Но, главное, обидно неведение, дурацкое ожидание не пойми чего, всякая оторванность от внешнего мира. Мы, словно мышки в клетке, бегаем туда-сюда, не понимая, что происходит, хрустим вкусными щами, сладко потягиваемся после долгого сна, мнём ноги на массажах и зарядках, чтобы однажды нас выпустили в клетку побольше. А там… кто знает, что случится там?

Старики, сидящие перед телевизором, молча смотрели на новостную заставку, а потом на начавшийся мелодраматичный сериал. Никому не хотелось говорить о своей судьбе. Мне тоже.

29 марта 1993 г.

Валентин Евстратович осмотрел нас в последний раз, как обычно что-то чиркнул в блокноте, но сегодня задержался, плотнее закрыв дверь в комнате. Я попробую записать то, что он сказал.

«Знаете, мне никогда не приходилось работать с такими пациентами, как вы или как те, что живут на других этажах. И у вас это всё происходит впервые. Надеюсь, что между нами не было ни зла, ни обид. Не хочу, чтобы вы уезжали с тяжёлым сердцем. Простите, если был слишком отстранённым, но я не мог ничего рассказать: меня связывают те же обязательства, которые есть у каждого, кого заставляют работать на «общество». Нам тоже ничего не рассказывали: поставили перед фактом, и хоть стой, хоть падай. Вы будете первыми, вы будете встречать других людей, которые придут позже. Вы должны сделать то место пригодным для жизни».

Он попросил, чтобы каждый из нас высказал своё «последнее» по эту сторону баррикад желание.

Олег сказал Валентину Евстратовичу, чтобы он больше никогда не скрывал своё имя от таких, как мы. Врач улыбнулся, когда услышал просьбу. Иван Иваныч попросил грелку, чтобы там она напоминала ему о полутора месяцах здесь, впрочем, неплохом месте. Степан упомянул о своём швейцарском ноже. Я не знал, можно ли выполнить такую просьбу, но раз другой шанс мне мог не выпасть, попросил звонок. Врач согласился и очень охотно.

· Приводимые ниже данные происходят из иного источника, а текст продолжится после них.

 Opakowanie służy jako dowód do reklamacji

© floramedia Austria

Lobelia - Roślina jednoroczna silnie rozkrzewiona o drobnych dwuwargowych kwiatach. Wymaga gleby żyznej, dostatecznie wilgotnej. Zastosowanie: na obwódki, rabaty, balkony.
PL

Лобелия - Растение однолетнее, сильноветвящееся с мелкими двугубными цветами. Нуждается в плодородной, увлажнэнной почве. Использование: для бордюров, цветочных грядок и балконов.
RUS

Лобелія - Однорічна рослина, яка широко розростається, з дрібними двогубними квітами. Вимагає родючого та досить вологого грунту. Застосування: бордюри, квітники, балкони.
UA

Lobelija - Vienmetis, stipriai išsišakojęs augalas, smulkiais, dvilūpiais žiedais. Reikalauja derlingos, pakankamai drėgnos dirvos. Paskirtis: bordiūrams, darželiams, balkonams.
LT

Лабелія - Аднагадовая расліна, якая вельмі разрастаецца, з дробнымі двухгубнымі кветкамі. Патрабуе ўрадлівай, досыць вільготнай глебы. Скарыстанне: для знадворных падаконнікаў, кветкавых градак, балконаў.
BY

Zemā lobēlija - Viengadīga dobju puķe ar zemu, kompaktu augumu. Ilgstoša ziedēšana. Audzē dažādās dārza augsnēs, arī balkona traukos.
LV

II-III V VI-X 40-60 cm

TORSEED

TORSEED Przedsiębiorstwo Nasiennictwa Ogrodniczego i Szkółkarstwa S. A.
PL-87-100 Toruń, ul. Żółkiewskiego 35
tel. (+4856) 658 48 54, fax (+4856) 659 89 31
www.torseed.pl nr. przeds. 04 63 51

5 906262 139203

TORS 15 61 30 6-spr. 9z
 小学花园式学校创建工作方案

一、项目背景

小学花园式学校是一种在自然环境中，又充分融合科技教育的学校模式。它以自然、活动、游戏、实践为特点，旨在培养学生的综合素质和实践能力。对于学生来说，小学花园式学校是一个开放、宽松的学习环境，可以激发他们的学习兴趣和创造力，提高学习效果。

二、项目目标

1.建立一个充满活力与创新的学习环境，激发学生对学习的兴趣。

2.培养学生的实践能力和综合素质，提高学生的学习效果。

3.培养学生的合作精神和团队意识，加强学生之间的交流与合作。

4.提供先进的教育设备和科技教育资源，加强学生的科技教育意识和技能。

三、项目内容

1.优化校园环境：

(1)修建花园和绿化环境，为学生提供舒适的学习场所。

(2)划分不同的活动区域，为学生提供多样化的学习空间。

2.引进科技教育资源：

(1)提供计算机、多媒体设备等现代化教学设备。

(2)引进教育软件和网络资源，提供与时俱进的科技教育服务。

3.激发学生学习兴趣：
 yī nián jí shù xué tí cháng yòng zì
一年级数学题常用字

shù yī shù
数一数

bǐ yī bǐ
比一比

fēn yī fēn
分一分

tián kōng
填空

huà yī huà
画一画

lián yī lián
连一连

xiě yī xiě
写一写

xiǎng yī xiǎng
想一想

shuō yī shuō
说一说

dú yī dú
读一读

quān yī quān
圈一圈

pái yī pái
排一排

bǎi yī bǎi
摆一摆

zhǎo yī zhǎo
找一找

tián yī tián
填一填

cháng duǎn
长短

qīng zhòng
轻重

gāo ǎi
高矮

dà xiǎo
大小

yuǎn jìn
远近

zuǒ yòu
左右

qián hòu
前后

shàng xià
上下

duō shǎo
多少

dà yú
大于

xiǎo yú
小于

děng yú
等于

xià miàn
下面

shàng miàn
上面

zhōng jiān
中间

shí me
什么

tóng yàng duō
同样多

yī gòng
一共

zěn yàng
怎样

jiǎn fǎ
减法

Медсестра Ольга, что упорно сохраняла тайну и случайно выдала нам имя врача, проводила меня до ординаторской. Столики, состыкованные друг с другом, полные всяких папок и бумаг, рисовали собой фигуру странного зверя. Телефон стоял на тумбочке у окна. Рядом – пепельница с дымившей сигаретой. Меня по привычке потянуло прижать окурок и помахать ладонью перед лицом. Я улыбнулся этой старой, юношеской, привычке.

Стоя у телефона, я ощущал безмерную пустоту в животе и трепыхание в груди. Пальцы соскальзывали, дрожали и будто специально не попадали на кнопки. Ольга поинтересовалась, не подсказать ли мне или не набрать ли ей за меня. Я отказался и, облизнув ссохшиеся губы, попробовал в третий раз.

Трубку взяла Наталья. Голос звучал слабо, едва-едва различимо, почти безжизненно. Пока я молчал, как партизан, а она допытывалась, кто же мог ей позвонить, Ольга ретировалась из кабинета.

«Здравствуй, родная», – только и мог я сказать.

Всё сдавило, в голове помутилось. Наталья заплакала навзрыд. Потом трубку взял Пашок.

«Батя?» – спросил он осторожно.

«Я, я, сынок».

«Батя, живой. Ты где?» – он тоже заревел, как мальчонка.

«Там, где и все. Видел недавно..?»

«Зачем вас шлют туда?»

«Не я начальник. Не мне решать».

«Что он говорит, Пашок?» – всё ещё плача, спросила Наталья. – «Что он там говорит?»

«Батя, как так?»

«Почём я знаю, сынок. Мелкому человеку не говорят всей правды: её и большой-то не всегда знает. Как вы живы там?»

«Матка больна, как тебя увезли, не ест и не пьёт. Хорошо, что ты позвонил. Раньше не давали?»

«Никому не давали. Это было желание, Пашок, «последнее» здесь желание».

«Спасибо, батя», – шепнул он и передал трубку Наталье.

«Антон…» – хриплым, срывающимся голосом проговорила она.